Kibret Mequanint’s work in the area of tissue engineering has taken the next step toward helping thousands of Canadians with vascular problems.
Growing blood vessels in his lab, the associate chemical engineering professor’s alternative to synthetic vessels allows for less chance of patient rejection following, for example, bypass surgery. There are more than 23,000 bypass surgeries in Canada each year.
“These synthetic materials are no good and nature is not kind enough to supply us with spare parts to take from here and there. So why can’t we then fabricate a natural tissue?” Mequanint asks. “It is essentially making a spare part in a lab and one day being able to use it. All the people working in tissue engineering, their Holy Grail is getting it into the clinic.”
While the major clinical application is still a few years off, what is available now is the opportunity to use these tissues to study disease.
“For example, if you want to develop a drug for treating cardiovascular disease, you can test the drug on this tissue in order to test the affect of the drug,” he says. “Translation from mice doesn’t really transfer to humans that well, so it creates this gap. This can close that gap.”
Mequanint’s research involves taking cells from patients when they are diagnosed with vascular disease. After making a tubular template of the blood vessel, it is then covered with the patient’s own cells. This matures in bioreactor (incubator) where the cells break down the template and replace it with their own special proteins, similar to what the body would produce on its own.
After the cells have dismantled the template Mequanint built, there is nothing foreign about the engineered vessels, thus lowering the chance of rejection considerably.
But until now, the one stumbling block has been developing a blood vessel substitute with sufficient amounts of elastin, the protein allowing vessels to act similar to a rubber band, Mequanint says.
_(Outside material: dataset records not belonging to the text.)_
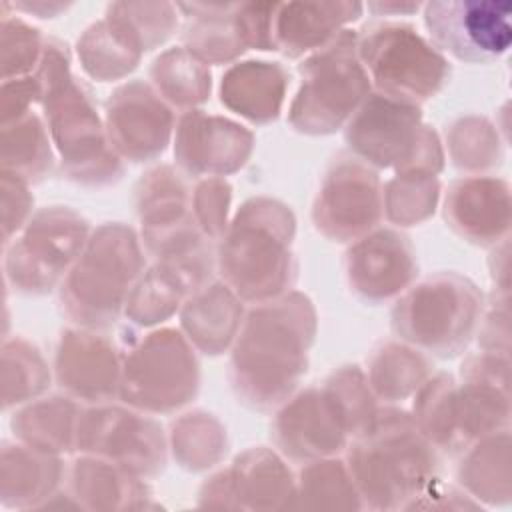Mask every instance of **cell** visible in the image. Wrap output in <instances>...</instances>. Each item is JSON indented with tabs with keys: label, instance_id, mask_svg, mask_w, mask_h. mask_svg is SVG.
<instances>
[{
	"label": "cell",
	"instance_id": "6",
	"mask_svg": "<svg viewBox=\"0 0 512 512\" xmlns=\"http://www.w3.org/2000/svg\"><path fill=\"white\" fill-rule=\"evenodd\" d=\"M356 42L358 30L346 28L300 62V88L288 116L294 130L332 134L370 94V80L358 58Z\"/></svg>",
	"mask_w": 512,
	"mask_h": 512
},
{
	"label": "cell",
	"instance_id": "29",
	"mask_svg": "<svg viewBox=\"0 0 512 512\" xmlns=\"http://www.w3.org/2000/svg\"><path fill=\"white\" fill-rule=\"evenodd\" d=\"M438 198L436 174L402 172L382 188V208L398 226L418 224L434 212Z\"/></svg>",
	"mask_w": 512,
	"mask_h": 512
},
{
	"label": "cell",
	"instance_id": "1",
	"mask_svg": "<svg viewBox=\"0 0 512 512\" xmlns=\"http://www.w3.org/2000/svg\"><path fill=\"white\" fill-rule=\"evenodd\" d=\"M314 332L316 314L306 296L292 292L258 302L232 352L230 378L238 398L258 410L286 400L306 372Z\"/></svg>",
	"mask_w": 512,
	"mask_h": 512
},
{
	"label": "cell",
	"instance_id": "21",
	"mask_svg": "<svg viewBox=\"0 0 512 512\" xmlns=\"http://www.w3.org/2000/svg\"><path fill=\"white\" fill-rule=\"evenodd\" d=\"M122 362L114 346L92 332L76 330L62 336L56 374L62 386L90 402H104L120 388Z\"/></svg>",
	"mask_w": 512,
	"mask_h": 512
},
{
	"label": "cell",
	"instance_id": "2",
	"mask_svg": "<svg viewBox=\"0 0 512 512\" xmlns=\"http://www.w3.org/2000/svg\"><path fill=\"white\" fill-rule=\"evenodd\" d=\"M50 134L66 174L82 184H108L122 174L120 156L104 134L96 106L82 82L70 74L66 44L48 38L38 64Z\"/></svg>",
	"mask_w": 512,
	"mask_h": 512
},
{
	"label": "cell",
	"instance_id": "13",
	"mask_svg": "<svg viewBox=\"0 0 512 512\" xmlns=\"http://www.w3.org/2000/svg\"><path fill=\"white\" fill-rule=\"evenodd\" d=\"M86 242L88 226L76 212L42 210L30 220L24 238L8 252V276L22 290L46 292L76 262Z\"/></svg>",
	"mask_w": 512,
	"mask_h": 512
},
{
	"label": "cell",
	"instance_id": "31",
	"mask_svg": "<svg viewBox=\"0 0 512 512\" xmlns=\"http://www.w3.org/2000/svg\"><path fill=\"white\" fill-rule=\"evenodd\" d=\"M182 280L164 266L146 276L134 286L126 300V314L138 324H152L170 316L178 306V296L184 292Z\"/></svg>",
	"mask_w": 512,
	"mask_h": 512
},
{
	"label": "cell",
	"instance_id": "5",
	"mask_svg": "<svg viewBox=\"0 0 512 512\" xmlns=\"http://www.w3.org/2000/svg\"><path fill=\"white\" fill-rule=\"evenodd\" d=\"M142 268L144 256L134 232L122 224H104L88 238L62 284L66 314L86 328L110 326Z\"/></svg>",
	"mask_w": 512,
	"mask_h": 512
},
{
	"label": "cell",
	"instance_id": "36",
	"mask_svg": "<svg viewBox=\"0 0 512 512\" xmlns=\"http://www.w3.org/2000/svg\"><path fill=\"white\" fill-rule=\"evenodd\" d=\"M8 10L16 14H26V16H36V18H56L62 12H66L72 2H58V0H32V2H2Z\"/></svg>",
	"mask_w": 512,
	"mask_h": 512
},
{
	"label": "cell",
	"instance_id": "16",
	"mask_svg": "<svg viewBox=\"0 0 512 512\" xmlns=\"http://www.w3.org/2000/svg\"><path fill=\"white\" fill-rule=\"evenodd\" d=\"M274 436L294 458H320L338 452L352 428L336 396L324 386L292 398L274 422Z\"/></svg>",
	"mask_w": 512,
	"mask_h": 512
},
{
	"label": "cell",
	"instance_id": "9",
	"mask_svg": "<svg viewBox=\"0 0 512 512\" xmlns=\"http://www.w3.org/2000/svg\"><path fill=\"white\" fill-rule=\"evenodd\" d=\"M196 388V356L188 340L172 328L148 334L122 360L118 394L134 408L168 412L188 402Z\"/></svg>",
	"mask_w": 512,
	"mask_h": 512
},
{
	"label": "cell",
	"instance_id": "4",
	"mask_svg": "<svg viewBox=\"0 0 512 512\" xmlns=\"http://www.w3.org/2000/svg\"><path fill=\"white\" fill-rule=\"evenodd\" d=\"M482 292L456 272H440L408 286L392 308V330L424 354L454 358L482 320Z\"/></svg>",
	"mask_w": 512,
	"mask_h": 512
},
{
	"label": "cell",
	"instance_id": "32",
	"mask_svg": "<svg viewBox=\"0 0 512 512\" xmlns=\"http://www.w3.org/2000/svg\"><path fill=\"white\" fill-rule=\"evenodd\" d=\"M44 38L38 28L30 26L16 12H8L2 6V62L4 80L10 74H24L40 64L44 52Z\"/></svg>",
	"mask_w": 512,
	"mask_h": 512
},
{
	"label": "cell",
	"instance_id": "7",
	"mask_svg": "<svg viewBox=\"0 0 512 512\" xmlns=\"http://www.w3.org/2000/svg\"><path fill=\"white\" fill-rule=\"evenodd\" d=\"M358 58L378 94L420 104L450 78L446 56L412 24L380 20L358 30Z\"/></svg>",
	"mask_w": 512,
	"mask_h": 512
},
{
	"label": "cell",
	"instance_id": "30",
	"mask_svg": "<svg viewBox=\"0 0 512 512\" xmlns=\"http://www.w3.org/2000/svg\"><path fill=\"white\" fill-rule=\"evenodd\" d=\"M40 120L32 114L16 118L14 142L4 140V168L20 178H40L50 170V146Z\"/></svg>",
	"mask_w": 512,
	"mask_h": 512
},
{
	"label": "cell",
	"instance_id": "18",
	"mask_svg": "<svg viewBox=\"0 0 512 512\" xmlns=\"http://www.w3.org/2000/svg\"><path fill=\"white\" fill-rule=\"evenodd\" d=\"M252 148V134L242 126L210 116L200 110H188L176 126L178 162L194 174H228L238 170Z\"/></svg>",
	"mask_w": 512,
	"mask_h": 512
},
{
	"label": "cell",
	"instance_id": "25",
	"mask_svg": "<svg viewBox=\"0 0 512 512\" xmlns=\"http://www.w3.org/2000/svg\"><path fill=\"white\" fill-rule=\"evenodd\" d=\"M104 18L138 52L164 44L178 28L180 10L172 2H110Z\"/></svg>",
	"mask_w": 512,
	"mask_h": 512
},
{
	"label": "cell",
	"instance_id": "35",
	"mask_svg": "<svg viewBox=\"0 0 512 512\" xmlns=\"http://www.w3.org/2000/svg\"><path fill=\"white\" fill-rule=\"evenodd\" d=\"M278 2H238L236 24L246 48L276 50L274 14Z\"/></svg>",
	"mask_w": 512,
	"mask_h": 512
},
{
	"label": "cell",
	"instance_id": "26",
	"mask_svg": "<svg viewBox=\"0 0 512 512\" xmlns=\"http://www.w3.org/2000/svg\"><path fill=\"white\" fill-rule=\"evenodd\" d=\"M150 76L158 94L178 108H192L202 104L210 94V70L184 46H174L162 52Z\"/></svg>",
	"mask_w": 512,
	"mask_h": 512
},
{
	"label": "cell",
	"instance_id": "8",
	"mask_svg": "<svg viewBox=\"0 0 512 512\" xmlns=\"http://www.w3.org/2000/svg\"><path fill=\"white\" fill-rule=\"evenodd\" d=\"M346 142L356 158L398 172L436 174L442 150L436 134L422 124L418 104L370 92L346 126Z\"/></svg>",
	"mask_w": 512,
	"mask_h": 512
},
{
	"label": "cell",
	"instance_id": "12",
	"mask_svg": "<svg viewBox=\"0 0 512 512\" xmlns=\"http://www.w3.org/2000/svg\"><path fill=\"white\" fill-rule=\"evenodd\" d=\"M384 214L376 172L354 154L338 156L316 194L314 226L334 242H352L372 232Z\"/></svg>",
	"mask_w": 512,
	"mask_h": 512
},
{
	"label": "cell",
	"instance_id": "17",
	"mask_svg": "<svg viewBox=\"0 0 512 512\" xmlns=\"http://www.w3.org/2000/svg\"><path fill=\"white\" fill-rule=\"evenodd\" d=\"M78 446L100 452L132 466H152L162 460L164 438L160 426L122 408H92L78 418Z\"/></svg>",
	"mask_w": 512,
	"mask_h": 512
},
{
	"label": "cell",
	"instance_id": "22",
	"mask_svg": "<svg viewBox=\"0 0 512 512\" xmlns=\"http://www.w3.org/2000/svg\"><path fill=\"white\" fill-rule=\"evenodd\" d=\"M288 80L286 68L278 62H236L222 76L220 100L232 112L264 124L280 114Z\"/></svg>",
	"mask_w": 512,
	"mask_h": 512
},
{
	"label": "cell",
	"instance_id": "14",
	"mask_svg": "<svg viewBox=\"0 0 512 512\" xmlns=\"http://www.w3.org/2000/svg\"><path fill=\"white\" fill-rule=\"evenodd\" d=\"M174 114L144 82L116 88L106 102V136L114 152L132 162L160 156L172 134Z\"/></svg>",
	"mask_w": 512,
	"mask_h": 512
},
{
	"label": "cell",
	"instance_id": "23",
	"mask_svg": "<svg viewBox=\"0 0 512 512\" xmlns=\"http://www.w3.org/2000/svg\"><path fill=\"white\" fill-rule=\"evenodd\" d=\"M238 2H182L178 4L182 42L204 64H226L246 48L238 24Z\"/></svg>",
	"mask_w": 512,
	"mask_h": 512
},
{
	"label": "cell",
	"instance_id": "27",
	"mask_svg": "<svg viewBox=\"0 0 512 512\" xmlns=\"http://www.w3.org/2000/svg\"><path fill=\"white\" fill-rule=\"evenodd\" d=\"M428 360L424 352L406 344H386L370 360V384L380 398L402 400L426 382Z\"/></svg>",
	"mask_w": 512,
	"mask_h": 512
},
{
	"label": "cell",
	"instance_id": "11",
	"mask_svg": "<svg viewBox=\"0 0 512 512\" xmlns=\"http://www.w3.org/2000/svg\"><path fill=\"white\" fill-rule=\"evenodd\" d=\"M428 40L456 60L490 64L512 44V4L498 0H432L422 4Z\"/></svg>",
	"mask_w": 512,
	"mask_h": 512
},
{
	"label": "cell",
	"instance_id": "15",
	"mask_svg": "<svg viewBox=\"0 0 512 512\" xmlns=\"http://www.w3.org/2000/svg\"><path fill=\"white\" fill-rule=\"evenodd\" d=\"M416 254L396 230H376L354 240L346 252L350 290L370 304L400 296L416 278Z\"/></svg>",
	"mask_w": 512,
	"mask_h": 512
},
{
	"label": "cell",
	"instance_id": "20",
	"mask_svg": "<svg viewBox=\"0 0 512 512\" xmlns=\"http://www.w3.org/2000/svg\"><path fill=\"white\" fill-rule=\"evenodd\" d=\"M362 12L364 4L350 0L278 2L274 14L276 50L290 58L308 56L334 40Z\"/></svg>",
	"mask_w": 512,
	"mask_h": 512
},
{
	"label": "cell",
	"instance_id": "3",
	"mask_svg": "<svg viewBox=\"0 0 512 512\" xmlns=\"http://www.w3.org/2000/svg\"><path fill=\"white\" fill-rule=\"evenodd\" d=\"M292 236L294 218L284 204L270 198L242 204L218 250L220 276L228 288L250 302L278 298L294 280Z\"/></svg>",
	"mask_w": 512,
	"mask_h": 512
},
{
	"label": "cell",
	"instance_id": "33",
	"mask_svg": "<svg viewBox=\"0 0 512 512\" xmlns=\"http://www.w3.org/2000/svg\"><path fill=\"white\" fill-rule=\"evenodd\" d=\"M454 128L452 156L460 168L482 170L500 162L502 152L498 146V134H494L486 120L462 118Z\"/></svg>",
	"mask_w": 512,
	"mask_h": 512
},
{
	"label": "cell",
	"instance_id": "19",
	"mask_svg": "<svg viewBox=\"0 0 512 512\" xmlns=\"http://www.w3.org/2000/svg\"><path fill=\"white\" fill-rule=\"evenodd\" d=\"M446 222L468 242L488 246L508 240L510 188L492 176H468L450 184L444 202Z\"/></svg>",
	"mask_w": 512,
	"mask_h": 512
},
{
	"label": "cell",
	"instance_id": "28",
	"mask_svg": "<svg viewBox=\"0 0 512 512\" xmlns=\"http://www.w3.org/2000/svg\"><path fill=\"white\" fill-rule=\"evenodd\" d=\"M78 56L90 76L106 82L122 78L134 70L142 52L126 42L114 26L102 18L90 24L78 38Z\"/></svg>",
	"mask_w": 512,
	"mask_h": 512
},
{
	"label": "cell",
	"instance_id": "24",
	"mask_svg": "<svg viewBox=\"0 0 512 512\" xmlns=\"http://www.w3.org/2000/svg\"><path fill=\"white\" fill-rule=\"evenodd\" d=\"M240 298L222 284L202 286L192 292L182 308V324L206 354H220L238 336L242 326Z\"/></svg>",
	"mask_w": 512,
	"mask_h": 512
},
{
	"label": "cell",
	"instance_id": "37",
	"mask_svg": "<svg viewBox=\"0 0 512 512\" xmlns=\"http://www.w3.org/2000/svg\"><path fill=\"white\" fill-rule=\"evenodd\" d=\"M368 12L374 16H410L422 10V4L418 2H368L364 4Z\"/></svg>",
	"mask_w": 512,
	"mask_h": 512
},
{
	"label": "cell",
	"instance_id": "34",
	"mask_svg": "<svg viewBox=\"0 0 512 512\" xmlns=\"http://www.w3.org/2000/svg\"><path fill=\"white\" fill-rule=\"evenodd\" d=\"M230 204V188L222 180H206L196 186L194 212L196 224L208 238H222L226 232V208Z\"/></svg>",
	"mask_w": 512,
	"mask_h": 512
},
{
	"label": "cell",
	"instance_id": "10",
	"mask_svg": "<svg viewBox=\"0 0 512 512\" xmlns=\"http://www.w3.org/2000/svg\"><path fill=\"white\" fill-rule=\"evenodd\" d=\"M430 466H434L432 442L402 410H376L350 446V470L360 480L384 478L388 480L386 488L396 486L400 494L426 482Z\"/></svg>",
	"mask_w": 512,
	"mask_h": 512
}]
</instances>
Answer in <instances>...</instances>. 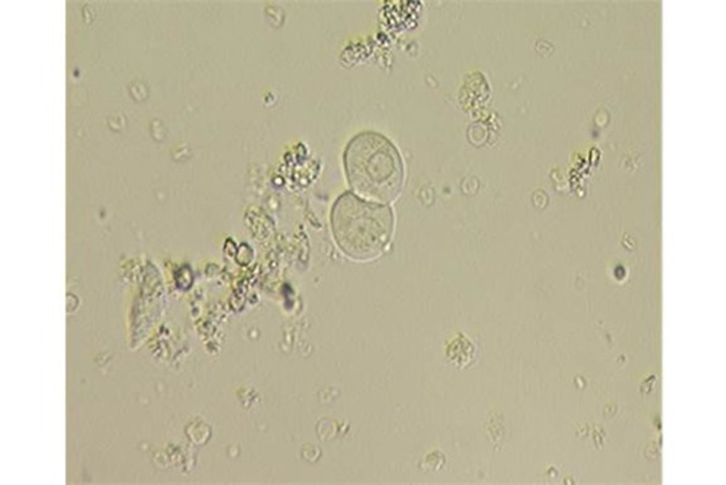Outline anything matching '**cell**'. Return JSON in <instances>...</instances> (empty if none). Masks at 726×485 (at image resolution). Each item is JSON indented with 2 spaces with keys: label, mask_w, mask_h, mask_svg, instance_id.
Listing matches in <instances>:
<instances>
[{
  "label": "cell",
  "mask_w": 726,
  "mask_h": 485,
  "mask_svg": "<svg viewBox=\"0 0 726 485\" xmlns=\"http://www.w3.org/2000/svg\"><path fill=\"white\" fill-rule=\"evenodd\" d=\"M345 165L352 188L367 198L389 202L401 189V158L394 146L381 135L364 132L353 138L346 148Z\"/></svg>",
  "instance_id": "cell-1"
},
{
  "label": "cell",
  "mask_w": 726,
  "mask_h": 485,
  "mask_svg": "<svg viewBox=\"0 0 726 485\" xmlns=\"http://www.w3.org/2000/svg\"><path fill=\"white\" fill-rule=\"evenodd\" d=\"M331 224L335 239L345 253L368 260L379 255L387 245L393 219L389 207L346 193L333 206Z\"/></svg>",
  "instance_id": "cell-2"
}]
</instances>
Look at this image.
Elastin, for the most part, peaks sometime just before birth and shuts down a couple months afterward. Most patients for this procedure are in their 50s and 60s and out of elastin.
“In taking cells from these folks, our goal is to tweak these cells such that they would produce it … and that each cell should be able to somehow go back in their earlier stages of development,” Mequanint says. “Basically, we’re trying to remind cells that you may have done it once upon it a time, so is there any way you can do it again?”
This latest research was recently profiled on the cover of Tissue Engineering magazine.
While Mequanint’s work solves part of the challenge, developing something for clinical application is easier said than done. “We are a step closer. We can, in fact, say these cells are capable of making the critical component needed,” he says. “Now that we found this missing protein, it will hopefully speed the process. We think we are much more ahead now, and we’ll see what happens.
“I never lose sight of what my ultimate goal is and that is to develop a product for clinical use. You can always do great science, but unless it goes beyond the science it will just sit there on the shelf and nothing will happen.”